“Intellectual Property” means, with respect to any Grantor, all of such Grantor’s right, title, and interest in and to any and all Patents, Copyrights, Trademarks, trade secrets, and all other intellectual property rights in confidential or proprietary technical and business information, know how, show how, software and databases.
“Intellectual Property Security Agreement” means a Trademark Security Agreement substantially the form of Exhibit III attached hereto, a Patent Security Agreement substantially in the form of Exhibit IV attached hereto, or a Copyright Security Agreement substantially in the form of Exhibit V attached hereto, as applicable.
“IP Collateral” means, with respect to any Grantor, the Article 9 Collateral consisting of Intellectual Property of such Grantor.
“License” means any Patent License, Trademark License, Copyright License or other license or sublicense agreement granting rights under Intellectual Property to which any Grantor is a party.
“Money” has the meaning provided in Article 1 of the UCC.
“Patent License” means any written agreement granting to any third party any right to import, make, have made, offer for sale, use or sell any invention or design claimed in a Patent owned by any Grantor or that any Grantor otherwise has the right to license, or granting to any Grantor any such right with respect to any invention or design claimed in a Patent owned by any third party, and all rights of any Grantor under any such agreement.

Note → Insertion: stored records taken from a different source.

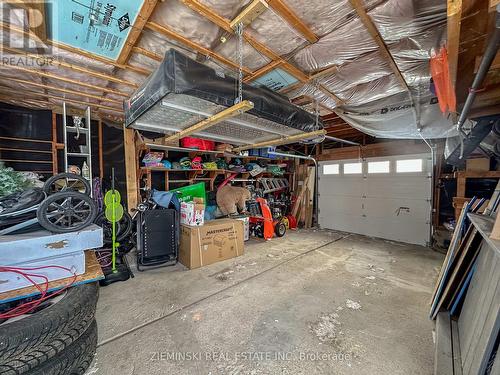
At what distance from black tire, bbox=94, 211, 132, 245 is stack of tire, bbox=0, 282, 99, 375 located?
63.9 inches

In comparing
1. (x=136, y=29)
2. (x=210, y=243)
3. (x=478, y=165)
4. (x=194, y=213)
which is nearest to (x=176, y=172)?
(x=194, y=213)

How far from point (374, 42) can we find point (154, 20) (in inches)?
74.0

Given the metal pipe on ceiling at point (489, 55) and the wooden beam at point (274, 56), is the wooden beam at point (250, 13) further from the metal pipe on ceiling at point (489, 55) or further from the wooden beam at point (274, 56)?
the metal pipe on ceiling at point (489, 55)

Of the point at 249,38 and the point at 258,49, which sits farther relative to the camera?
the point at 258,49

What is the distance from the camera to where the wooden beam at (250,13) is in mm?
1391

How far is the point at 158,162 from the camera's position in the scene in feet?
12.5

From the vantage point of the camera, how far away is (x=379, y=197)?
5098 millimetres

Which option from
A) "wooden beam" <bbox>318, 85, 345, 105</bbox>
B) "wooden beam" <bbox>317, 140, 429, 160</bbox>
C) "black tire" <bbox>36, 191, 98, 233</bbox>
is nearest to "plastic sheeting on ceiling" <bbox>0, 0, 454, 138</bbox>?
"wooden beam" <bbox>318, 85, 345, 105</bbox>

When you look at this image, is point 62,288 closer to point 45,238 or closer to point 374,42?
point 45,238

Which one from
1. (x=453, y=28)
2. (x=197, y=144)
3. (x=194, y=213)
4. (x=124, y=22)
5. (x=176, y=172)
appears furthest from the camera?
(x=176, y=172)

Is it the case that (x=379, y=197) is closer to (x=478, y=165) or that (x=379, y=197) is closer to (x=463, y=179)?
(x=463, y=179)

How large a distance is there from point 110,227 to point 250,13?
10.4 ft

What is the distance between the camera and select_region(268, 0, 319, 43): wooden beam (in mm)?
1427

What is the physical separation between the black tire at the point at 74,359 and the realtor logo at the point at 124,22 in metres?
2.34
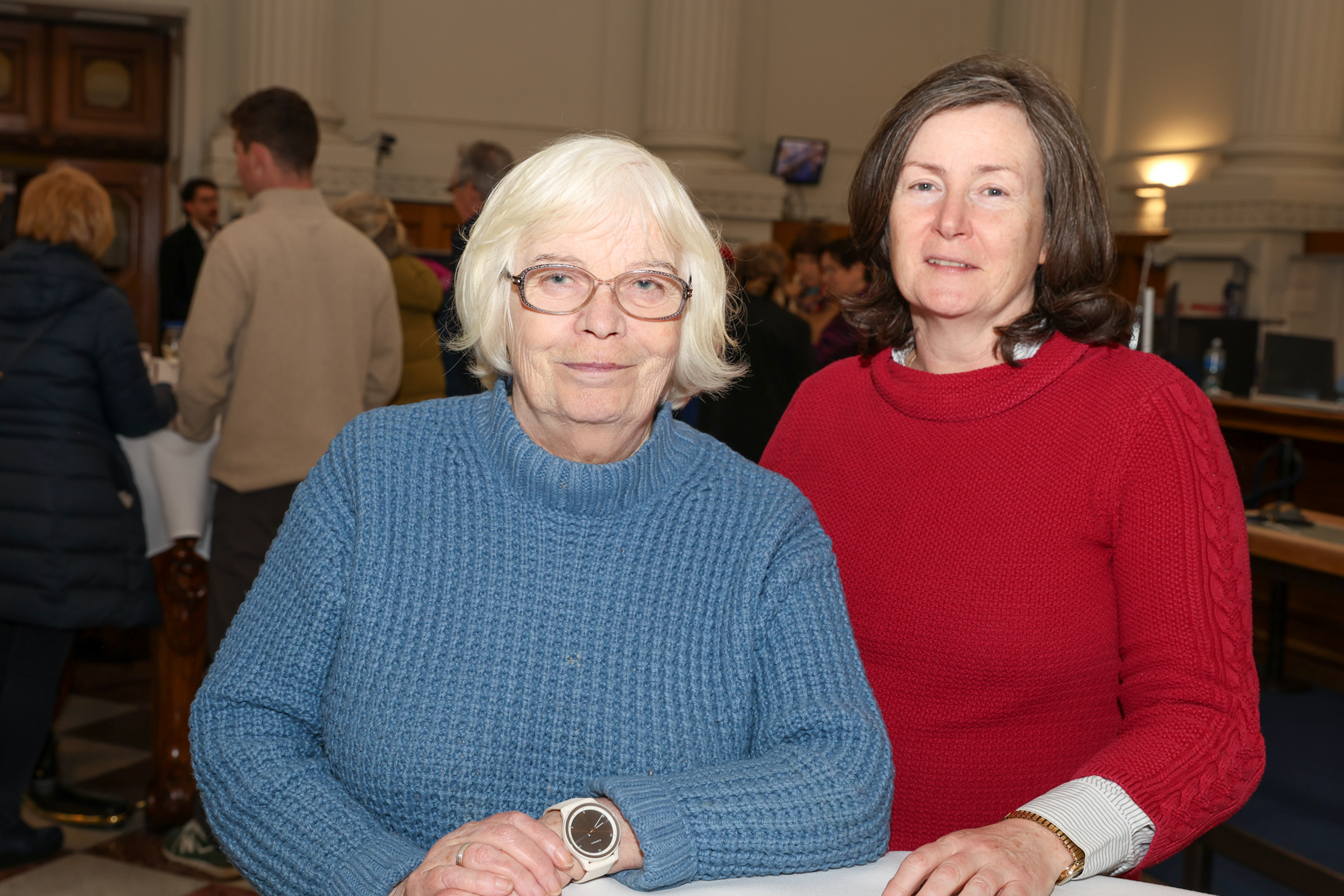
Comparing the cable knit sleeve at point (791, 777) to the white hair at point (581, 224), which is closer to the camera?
the cable knit sleeve at point (791, 777)

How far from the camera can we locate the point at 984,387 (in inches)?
60.4

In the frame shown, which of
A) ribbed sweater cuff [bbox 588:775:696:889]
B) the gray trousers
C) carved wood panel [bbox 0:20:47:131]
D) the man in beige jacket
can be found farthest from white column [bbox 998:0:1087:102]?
ribbed sweater cuff [bbox 588:775:696:889]

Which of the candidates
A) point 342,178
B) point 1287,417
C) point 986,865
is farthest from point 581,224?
point 342,178

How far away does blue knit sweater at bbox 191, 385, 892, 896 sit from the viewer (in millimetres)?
1232

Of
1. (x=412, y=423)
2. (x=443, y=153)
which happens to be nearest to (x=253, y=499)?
(x=412, y=423)

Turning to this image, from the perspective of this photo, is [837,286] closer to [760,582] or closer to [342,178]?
[760,582]

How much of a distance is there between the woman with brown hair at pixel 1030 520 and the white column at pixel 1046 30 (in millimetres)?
9567

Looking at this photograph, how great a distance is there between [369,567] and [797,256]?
17.5 feet

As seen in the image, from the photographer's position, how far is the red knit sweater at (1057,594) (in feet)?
4.38

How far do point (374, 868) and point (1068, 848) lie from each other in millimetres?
678

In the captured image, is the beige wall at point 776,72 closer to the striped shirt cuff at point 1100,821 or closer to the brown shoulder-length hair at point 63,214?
the brown shoulder-length hair at point 63,214

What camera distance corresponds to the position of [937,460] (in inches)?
60.5

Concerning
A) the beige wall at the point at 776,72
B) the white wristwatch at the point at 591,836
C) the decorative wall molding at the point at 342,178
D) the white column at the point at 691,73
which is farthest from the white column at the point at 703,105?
the white wristwatch at the point at 591,836

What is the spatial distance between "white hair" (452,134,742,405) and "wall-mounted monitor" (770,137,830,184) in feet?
28.4
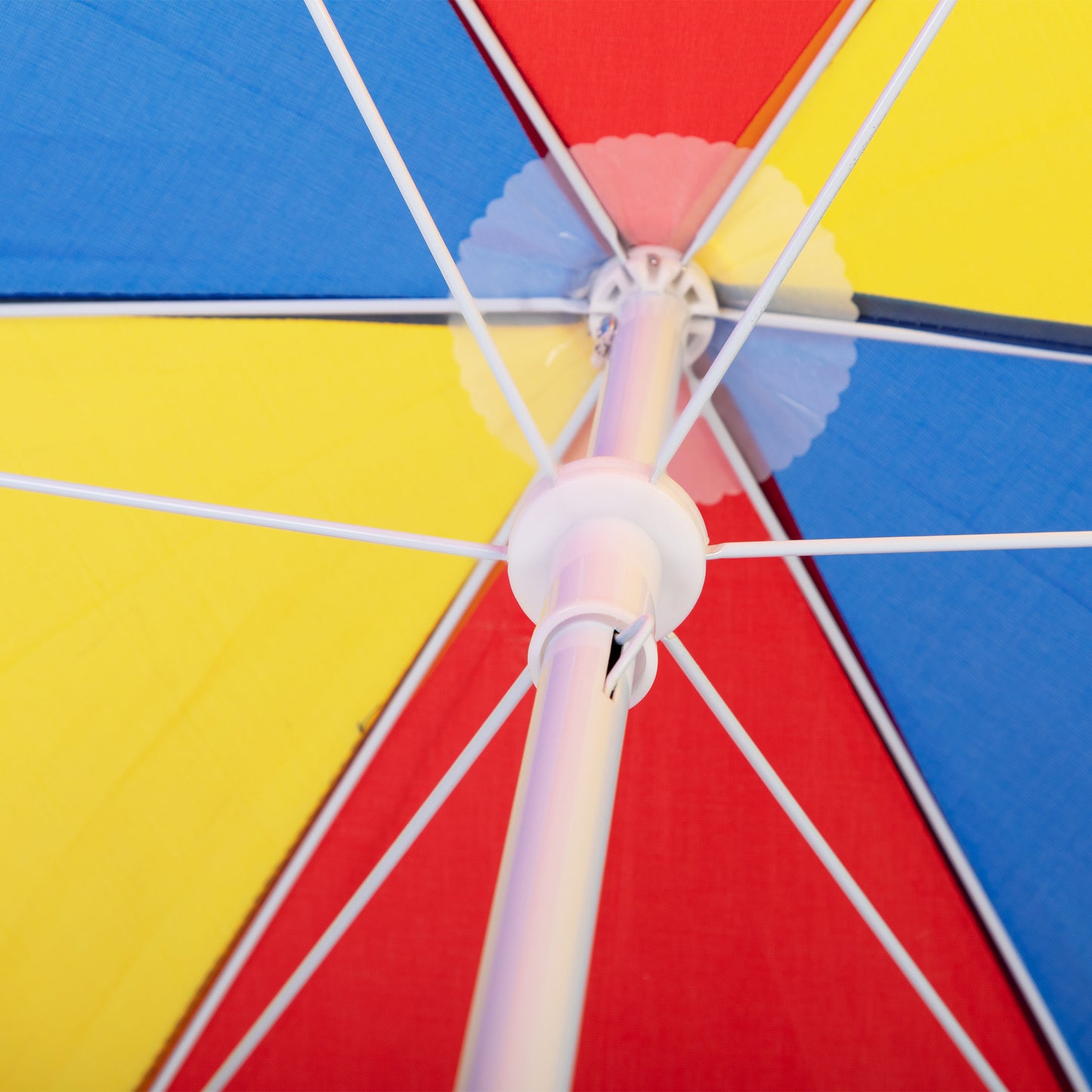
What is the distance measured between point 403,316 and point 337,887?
91cm

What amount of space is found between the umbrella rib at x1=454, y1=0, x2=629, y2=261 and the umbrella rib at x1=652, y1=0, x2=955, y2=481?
1.73 feet

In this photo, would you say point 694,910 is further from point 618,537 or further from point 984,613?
point 618,537

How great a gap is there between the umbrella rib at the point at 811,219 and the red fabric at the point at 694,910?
2.17 ft

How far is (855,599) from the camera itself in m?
1.90

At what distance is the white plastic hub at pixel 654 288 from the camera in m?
1.77

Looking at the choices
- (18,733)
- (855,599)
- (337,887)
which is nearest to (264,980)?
(337,887)

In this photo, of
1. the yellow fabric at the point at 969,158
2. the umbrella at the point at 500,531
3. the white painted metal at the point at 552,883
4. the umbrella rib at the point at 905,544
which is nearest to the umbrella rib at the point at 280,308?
the umbrella at the point at 500,531

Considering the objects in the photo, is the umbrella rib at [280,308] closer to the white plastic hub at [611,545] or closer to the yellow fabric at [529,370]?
the yellow fabric at [529,370]

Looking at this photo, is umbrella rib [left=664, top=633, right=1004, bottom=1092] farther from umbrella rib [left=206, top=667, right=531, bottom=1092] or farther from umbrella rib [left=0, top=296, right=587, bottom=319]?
umbrella rib [left=0, top=296, right=587, bottom=319]

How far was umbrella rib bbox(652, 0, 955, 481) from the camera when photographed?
119cm

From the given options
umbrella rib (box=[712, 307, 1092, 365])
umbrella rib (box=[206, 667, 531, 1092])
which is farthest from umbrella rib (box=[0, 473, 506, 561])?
umbrella rib (box=[712, 307, 1092, 365])

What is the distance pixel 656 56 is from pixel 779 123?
0.19 m

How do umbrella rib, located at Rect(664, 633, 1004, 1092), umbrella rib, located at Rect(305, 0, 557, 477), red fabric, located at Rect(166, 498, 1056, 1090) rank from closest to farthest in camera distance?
umbrella rib, located at Rect(305, 0, 557, 477), umbrella rib, located at Rect(664, 633, 1004, 1092), red fabric, located at Rect(166, 498, 1056, 1090)

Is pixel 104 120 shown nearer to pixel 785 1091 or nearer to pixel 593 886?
pixel 593 886
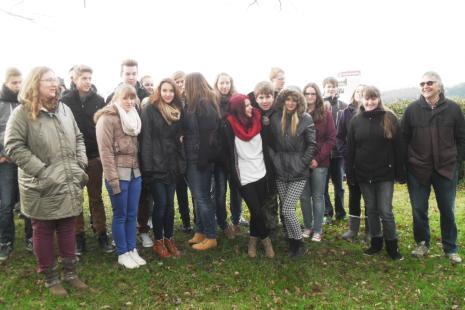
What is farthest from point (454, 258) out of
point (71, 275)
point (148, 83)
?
point (148, 83)

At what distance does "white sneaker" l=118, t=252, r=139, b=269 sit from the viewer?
5.20m

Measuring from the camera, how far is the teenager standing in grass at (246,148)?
17.2 feet

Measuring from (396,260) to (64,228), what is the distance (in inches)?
176

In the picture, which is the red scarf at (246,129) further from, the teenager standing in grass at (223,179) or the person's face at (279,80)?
the person's face at (279,80)

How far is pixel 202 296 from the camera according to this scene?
15.4 feet

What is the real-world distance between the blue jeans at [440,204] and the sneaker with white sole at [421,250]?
0.38 ft

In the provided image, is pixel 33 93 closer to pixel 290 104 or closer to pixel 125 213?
pixel 125 213

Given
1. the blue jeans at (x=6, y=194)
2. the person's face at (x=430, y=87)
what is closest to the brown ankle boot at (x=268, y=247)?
the person's face at (x=430, y=87)

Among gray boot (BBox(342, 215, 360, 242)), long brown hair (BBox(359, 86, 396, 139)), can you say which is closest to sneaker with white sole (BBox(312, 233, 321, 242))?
gray boot (BBox(342, 215, 360, 242))

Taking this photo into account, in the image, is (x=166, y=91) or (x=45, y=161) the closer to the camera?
(x=45, y=161)

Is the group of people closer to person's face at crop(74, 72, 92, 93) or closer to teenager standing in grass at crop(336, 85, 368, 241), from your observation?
person's face at crop(74, 72, 92, 93)

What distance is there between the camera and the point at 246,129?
5246mm

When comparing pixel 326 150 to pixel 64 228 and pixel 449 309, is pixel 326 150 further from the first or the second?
pixel 64 228

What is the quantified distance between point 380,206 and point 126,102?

“Patents” means, with respect to any Grantor, all of such Grantor’s right, title and interest in and to, all patents of the United States or the equivalent thereof in any other country, all registrations thereof, and all applications for patents of the United States or the equivalent thereof in any other country, including registrations and pending applications in the United States Patent and Trademark Office or any similar offices in any other country, including those listed on Schedule II(B) to the Perfection Certificate, and with respect to the foregoing (a) all reissues, reexaminations, divisions, continuations, renewals, extensions and continuations-in-part thereof, (b) all inventions or designs claimed therein, (c) all income, fees, royalties, damages, claims and payments now or hereafter due and/or payable with respect thereto, including damages and payments for past, present or future infringements thereof, and (d) the right to sue for past, present and future infringements thereof.
“Perfection Certificate” means a certificate substantially in the form of Exhibit II or any other form reasonably approved by the Collateral Agent, completed and supplemented with the schedules and attachments contemplated thereby, and duly executed by a Responsible Officer of the Borrower.
“Perfection Requirements” has the meaning assigned to such term in Section 3.03(g).
“Pledged Collateral” has the meaning assigned to such term in Section 2.01.
“Pledged Debt” has the meaning assigned to such term in Section 2.01.
“Pledged Debt Threshold Amount” means, with respect to any particular Indebtedness of the type specified in the clause (a)(i) or (a)(ii) of the definition thereof that comprises Pledged Debt (as stated in, and without duplication of, any promissory note, Debt Security or other Instrument, in each case, evidencing such Pledged Debt), an aggregate principal amount equal to $10,000,000.
“Pledged Equity” has the meaning assigned to such term in Section 2.01.